PASSAGE PROVIDED start
There are no more mealy mouthed receivers running plays into a huddle in Lincoln. Everything gets signaled in from the sideline. But you can imagine the way in which being on the same page with Frost helps Martinez. An understanding of what play or sequence fits leads to a greater grasp of what exactly Frost is trying to accomplish beyond just getting yards — exploit a matchup, push the pace, set something else up, beat a blitz, put something on film for the future, break a tendency. You understand that a split-second faster, you’re onto the next item on the checklist a split-second faster.
“We have five million pass plays, but we only have six categories of safety dependent or safety independent plays. That’s it,” Verduzco told the Journal Star this spring. “Once (the quarterback) learns those, shoot, what does Coach Frost want to call next or what do you want to make up?”
Said Frost, “I think that takes awhile. I saw it happen with McKenzie (Milton at Central Florida), and I’m always reluctant to talk about that. But Year One, I’m thinking about setting up this play with this play and if we run this a couple times then hit them with this, then we’ve got that. Year One with McKenzie, I’m not sure that really clicked. Year Two, he knew what we were doing.
“Adrian had a really good grasp of that Year One, but I expect us to be more on the same page this year.”
Growth in Year Two for Martinez and for NU can come in many ways. Some — like literal growth — will be more apparent, while others are more subtle. A furthering of the mind meld between play-caller and play-executor will be as important as any for Martinez.
“I think that’s a vital part of playing the quarterback position, having that chemistry with the play-caller,” he said. “You need to know why they’re calling that play, what they’re thinking and the reason and what you think they would want you to do with the ball, but kind of within the framework of your own playing personality, of course.”
PASSAGE PROVIDED end
EXTRACTED ENTRIES start
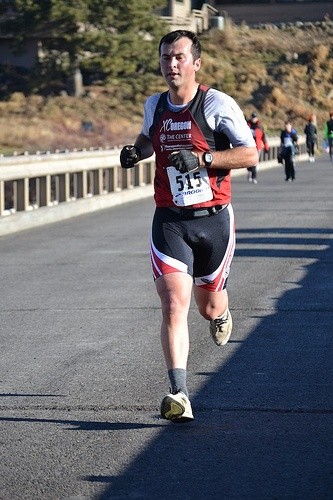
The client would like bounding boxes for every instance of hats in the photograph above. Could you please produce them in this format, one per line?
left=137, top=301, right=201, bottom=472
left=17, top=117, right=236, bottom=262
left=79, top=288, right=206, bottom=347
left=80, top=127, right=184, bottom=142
left=251, top=113, right=258, bottom=118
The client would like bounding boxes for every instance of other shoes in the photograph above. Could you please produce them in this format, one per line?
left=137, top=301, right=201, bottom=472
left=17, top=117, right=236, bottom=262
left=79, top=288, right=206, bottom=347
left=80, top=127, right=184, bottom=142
left=308, top=156, right=315, bottom=163
left=253, top=178, right=258, bottom=183
left=285, top=176, right=296, bottom=181
left=247, top=175, right=252, bottom=183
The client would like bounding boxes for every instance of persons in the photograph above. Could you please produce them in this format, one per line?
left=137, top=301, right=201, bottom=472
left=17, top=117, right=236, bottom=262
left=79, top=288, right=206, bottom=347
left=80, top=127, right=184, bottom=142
left=119, top=30, right=259, bottom=424
left=323, top=112, right=333, bottom=162
left=277, top=119, right=299, bottom=181
left=304, top=114, right=320, bottom=162
left=244, top=112, right=269, bottom=183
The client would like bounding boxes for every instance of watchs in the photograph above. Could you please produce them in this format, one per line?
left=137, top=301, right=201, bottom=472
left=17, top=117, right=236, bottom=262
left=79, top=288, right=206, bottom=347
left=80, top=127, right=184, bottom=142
left=203, top=151, right=212, bottom=167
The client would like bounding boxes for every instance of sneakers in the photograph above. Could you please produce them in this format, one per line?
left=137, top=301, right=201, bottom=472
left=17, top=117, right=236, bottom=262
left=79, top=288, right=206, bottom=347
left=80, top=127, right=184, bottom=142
left=160, top=391, right=194, bottom=423
left=210, top=306, right=233, bottom=346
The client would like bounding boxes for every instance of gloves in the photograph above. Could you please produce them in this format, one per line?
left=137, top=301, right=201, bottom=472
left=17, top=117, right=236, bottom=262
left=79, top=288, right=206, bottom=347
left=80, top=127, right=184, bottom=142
left=167, top=150, right=201, bottom=174
left=120, top=145, right=142, bottom=169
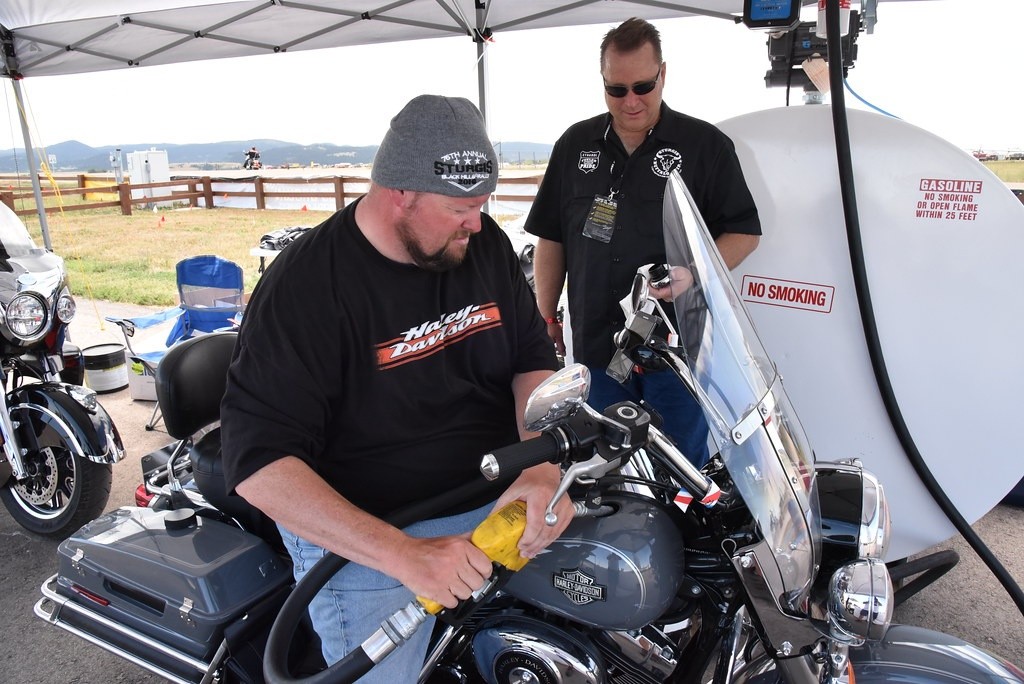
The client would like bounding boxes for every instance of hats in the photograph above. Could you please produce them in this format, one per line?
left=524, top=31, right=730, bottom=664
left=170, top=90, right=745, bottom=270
left=371, top=95, right=499, bottom=197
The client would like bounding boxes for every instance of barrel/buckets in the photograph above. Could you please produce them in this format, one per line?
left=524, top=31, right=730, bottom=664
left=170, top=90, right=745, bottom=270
left=82, top=343, right=129, bottom=393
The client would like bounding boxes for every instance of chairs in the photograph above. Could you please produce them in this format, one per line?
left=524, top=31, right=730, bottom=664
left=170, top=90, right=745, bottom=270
left=104, top=253, right=247, bottom=431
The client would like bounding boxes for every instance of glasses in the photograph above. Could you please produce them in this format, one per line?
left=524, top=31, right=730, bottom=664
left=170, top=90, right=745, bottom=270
left=603, top=68, right=660, bottom=98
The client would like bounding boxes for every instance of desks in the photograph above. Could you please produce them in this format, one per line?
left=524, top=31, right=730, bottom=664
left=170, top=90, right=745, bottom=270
left=249, top=248, right=283, bottom=273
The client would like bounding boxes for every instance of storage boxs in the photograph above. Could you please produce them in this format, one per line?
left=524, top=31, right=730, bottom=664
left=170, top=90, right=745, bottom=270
left=59, top=341, right=84, bottom=386
left=52, top=506, right=289, bottom=684
left=126, top=351, right=159, bottom=401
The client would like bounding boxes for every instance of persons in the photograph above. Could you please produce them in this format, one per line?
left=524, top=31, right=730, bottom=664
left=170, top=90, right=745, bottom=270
left=523, top=16, right=764, bottom=373
left=220, top=95, right=577, bottom=684
left=243, top=145, right=259, bottom=168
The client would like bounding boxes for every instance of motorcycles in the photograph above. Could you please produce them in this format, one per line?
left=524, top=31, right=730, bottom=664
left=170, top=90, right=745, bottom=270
left=33, top=165, right=1023, bottom=683
left=243, top=151, right=263, bottom=171
left=1, top=200, right=128, bottom=544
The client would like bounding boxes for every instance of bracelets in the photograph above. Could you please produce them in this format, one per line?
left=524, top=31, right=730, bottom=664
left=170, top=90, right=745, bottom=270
left=544, top=317, right=558, bottom=324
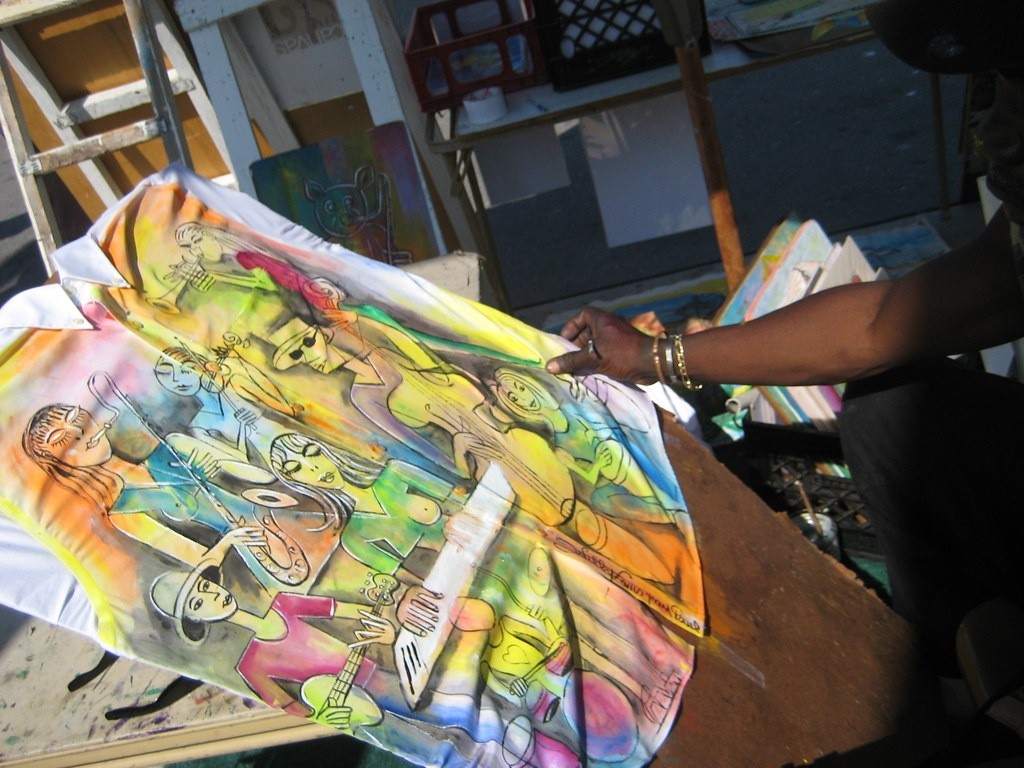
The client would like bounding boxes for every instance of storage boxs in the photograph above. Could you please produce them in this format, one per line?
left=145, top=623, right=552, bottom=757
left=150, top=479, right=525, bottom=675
left=695, top=385, right=882, bottom=557
left=532, top=0, right=711, bottom=92
left=403, top=0, right=548, bottom=114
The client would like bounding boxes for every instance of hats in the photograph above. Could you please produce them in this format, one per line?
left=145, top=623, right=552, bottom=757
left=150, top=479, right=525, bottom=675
left=864, top=1, right=1024, bottom=78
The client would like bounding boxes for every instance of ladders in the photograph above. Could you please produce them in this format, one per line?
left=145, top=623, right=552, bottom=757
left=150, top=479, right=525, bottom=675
left=0, top=0, right=240, bottom=279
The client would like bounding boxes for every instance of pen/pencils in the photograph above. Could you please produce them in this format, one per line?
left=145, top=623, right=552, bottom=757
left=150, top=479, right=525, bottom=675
left=522, top=94, right=548, bottom=113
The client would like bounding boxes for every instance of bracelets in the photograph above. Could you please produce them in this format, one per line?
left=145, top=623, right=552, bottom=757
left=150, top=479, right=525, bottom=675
left=653, top=331, right=703, bottom=392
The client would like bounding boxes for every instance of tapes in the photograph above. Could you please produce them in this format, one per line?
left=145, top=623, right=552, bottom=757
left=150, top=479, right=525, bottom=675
left=463, top=86, right=507, bottom=125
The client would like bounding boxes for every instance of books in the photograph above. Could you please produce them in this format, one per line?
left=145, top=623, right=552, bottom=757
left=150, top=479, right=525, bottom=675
left=741, top=219, right=890, bottom=479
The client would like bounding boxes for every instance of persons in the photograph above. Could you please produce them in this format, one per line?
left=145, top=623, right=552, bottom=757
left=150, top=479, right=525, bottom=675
left=546, top=0, right=1024, bottom=680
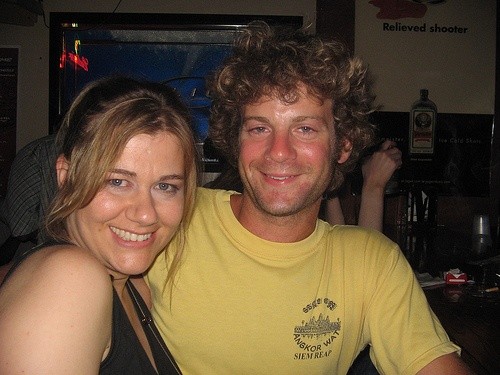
EXTRACTED ENTRIES end
▶ [SET EXERCISE]
Please mark each statement yes or no against the passage on Frost and Martinez above, quoting the words from the passage that settle it: 1. Plays are signaled in from the sideline. 2. Verduzco says there are six categories of safety dependent or safety independent plays. 3. Frost expects to be less on the same page with Martinez this year.

▶ [COMPLETED EXERCISE]
1. Yes: "Everything gets signaled in from the sideline."
2. Yes: "we only have six categories of safety dependent or safety independent plays."
3. No: "I expect us to be more on the same page this year."